I would like to verify that the following model of a branching process creates a Markov chain - a Markov chain here defined as having the property that $\mathrm{P}\left\{\xi_{k+1}=a_{k+1} | \xi_{0}, \ldots, \xi_{k}\right\}=\mathrm{P}\left\{\xi_{k+1}=a_{k+1} | \xi_{k}\right\}$ where we take $\mathrm{P}\left\{\xi_{k+1}=a_{k+1} | \xi_{k}\right\}$ to be the random variable $\sum_{j=1 }^ m \mathrm{P}\left\{\xi_{k+1}=a_{k+1} | \xi_{k}=b_j\right\}\mathrm {1}_{\{\xi_k=b_j\} } $ (assuming $\xi_k $ has range $\{b_1,...,b_m \} $), and where $\mathrm{P}\left\{\xi_{k+1}=a_{k+1} | \xi_{k}=b_j\right\} $ is defined as the conditional probability $ \mathrm {P }\left\{\xi_{k+1}=a_{k+1} , \xi_{k}=b_j\right\} /\mathrm {P }\{ \xi_{k}=b_j \}, \ \mathrm {P }\{ \xi_{k}=b_j \} >0.$
Let $\xi_0=1 $ and for $k \ge 0 $ let $\xi_{k+1 } = \eta_1^{(k) }+...+\eta_{\xi_k } ^{(k) } $ where the random variables $\eta _j^{(k) } $ are mutually independent for any $j $ and any $k \ge 0 $. Verify that $\{\xi_k \} $ is a Markov chain.

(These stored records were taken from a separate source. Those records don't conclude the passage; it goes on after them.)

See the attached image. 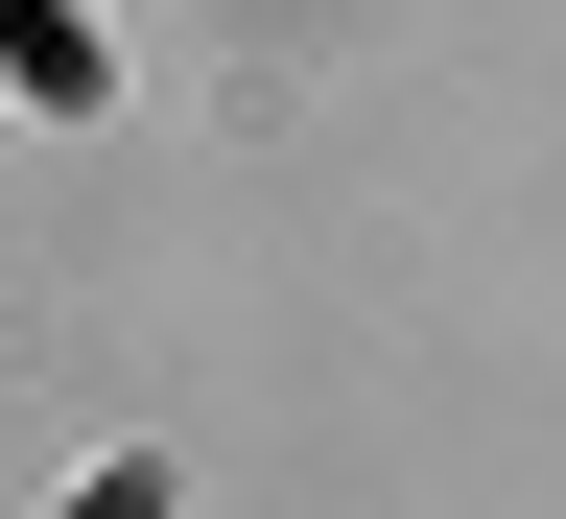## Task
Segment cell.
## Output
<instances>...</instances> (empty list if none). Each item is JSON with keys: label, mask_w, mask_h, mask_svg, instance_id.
I'll list each match as a JSON object with an SVG mask.
<instances>
[{"label": "cell", "mask_w": 566, "mask_h": 519, "mask_svg": "<svg viewBox=\"0 0 566 519\" xmlns=\"http://www.w3.org/2000/svg\"><path fill=\"white\" fill-rule=\"evenodd\" d=\"M0 71H24L48 118H95V24H71V0H0Z\"/></svg>", "instance_id": "cell-1"}, {"label": "cell", "mask_w": 566, "mask_h": 519, "mask_svg": "<svg viewBox=\"0 0 566 519\" xmlns=\"http://www.w3.org/2000/svg\"><path fill=\"white\" fill-rule=\"evenodd\" d=\"M71 519H166V473H95V496H71Z\"/></svg>", "instance_id": "cell-2"}]
</instances>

I believe it is sufficient to check that for any sequence $i_1,...,i_{k+1 } $, $\mathrm{P}\left\{\xi_{k+1}\right.=i_{k+1} | \xi_{k}=i_{k}, \xi_{k-1}=i_{k-1}, \ldots \}=\mathrm{P}\left\{\xi_{k+1}=i_{k+1} | \xi_{k}=i_{k}\right\}$, considering that for a partition $\{A_m \}$ of $\{\xi_k = b_j \}$, $1_{\{\xi_k = b_j \}} =\sum 1_{A_m } $.

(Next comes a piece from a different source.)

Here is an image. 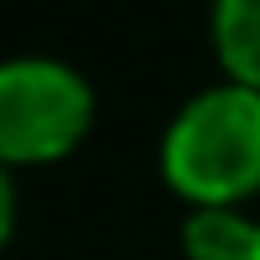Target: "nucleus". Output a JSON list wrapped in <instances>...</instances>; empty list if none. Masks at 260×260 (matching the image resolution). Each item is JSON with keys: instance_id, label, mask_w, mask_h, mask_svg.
I'll return each instance as SVG.
<instances>
[{"instance_id": "f257e3e1", "label": "nucleus", "mask_w": 260, "mask_h": 260, "mask_svg": "<svg viewBox=\"0 0 260 260\" xmlns=\"http://www.w3.org/2000/svg\"><path fill=\"white\" fill-rule=\"evenodd\" d=\"M159 170L191 207H239L260 191V90L207 85L170 117Z\"/></svg>"}, {"instance_id": "f03ea898", "label": "nucleus", "mask_w": 260, "mask_h": 260, "mask_svg": "<svg viewBox=\"0 0 260 260\" xmlns=\"http://www.w3.org/2000/svg\"><path fill=\"white\" fill-rule=\"evenodd\" d=\"M96 96L64 58H6L0 64V165H53L90 133Z\"/></svg>"}, {"instance_id": "7ed1b4c3", "label": "nucleus", "mask_w": 260, "mask_h": 260, "mask_svg": "<svg viewBox=\"0 0 260 260\" xmlns=\"http://www.w3.org/2000/svg\"><path fill=\"white\" fill-rule=\"evenodd\" d=\"M186 260H255L260 223L239 207H191L181 223Z\"/></svg>"}, {"instance_id": "20e7f679", "label": "nucleus", "mask_w": 260, "mask_h": 260, "mask_svg": "<svg viewBox=\"0 0 260 260\" xmlns=\"http://www.w3.org/2000/svg\"><path fill=\"white\" fill-rule=\"evenodd\" d=\"M212 48L234 85L260 90V0H212Z\"/></svg>"}, {"instance_id": "39448f33", "label": "nucleus", "mask_w": 260, "mask_h": 260, "mask_svg": "<svg viewBox=\"0 0 260 260\" xmlns=\"http://www.w3.org/2000/svg\"><path fill=\"white\" fill-rule=\"evenodd\" d=\"M11 229H16V181H11V170L0 165V250H6Z\"/></svg>"}, {"instance_id": "423d86ee", "label": "nucleus", "mask_w": 260, "mask_h": 260, "mask_svg": "<svg viewBox=\"0 0 260 260\" xmlns=\"http://www.w3.org/2000/svg\"><path fill=\"white\" fill-rule=\"evenodd\" d=\"M255 260H260V250H255Z\"/></svg>"}]
</instances>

Considering that the sets $\{\xi_{k+1}=i_{k+1} , \xi_{k}=i_{k}\}$ and $\{\eta_{1}^{(k)}+\cdots+\eta_{i_{k}}^{(k)}=i_{k+1},\xi_{k}=i_{k}\} $ are equal. And by independence that $\mathrm {P } \{\eta_{1}^{(k)}+\cdots+\eta_{i_{k}}^{(k)}=i_{k+1},\xi_{k}=i_{k}\}= \mathrm {P } \{\eta_{1}^{(k)}+\cdots+\eta_{i_{k}}^{(k)}=i_{k+1}\} \mathrm {P }\{\xi_{k}=i_{k}\} $
We get that $\mathrm{P}\left\{\xi_{k+1}=i_{k+1} | \xi_{k}=i_{k}\right\}= \mathrm {P } \{\eta_{1}^{(k)}+\cdots+\eta_{i_{k}}^{(k)}=i_{k+1}\}$ by cancelling the denominator in the former.
An identical argument yields $\mathrm{P}\left\{\xi_{k+1}\right.=i_{k+1} | \xi_{k}=i_{k}, \xi_{k-1}=i_{k-1}, \ldots \}= \mathrm {P } \{\eta_{1}^{(k)}+\cdots+\eta_{i_{k}}^{(k)}=i_{k+1}\}$ and thus the desired equality.
In the above we use the property that $\eta _j ^ {(k) } $ are mutually independent means that $\eta_{1}^{(k)}+\cdots+\eta_{i_{k}}^{(k)}$ is independent of $\xi_{k}$.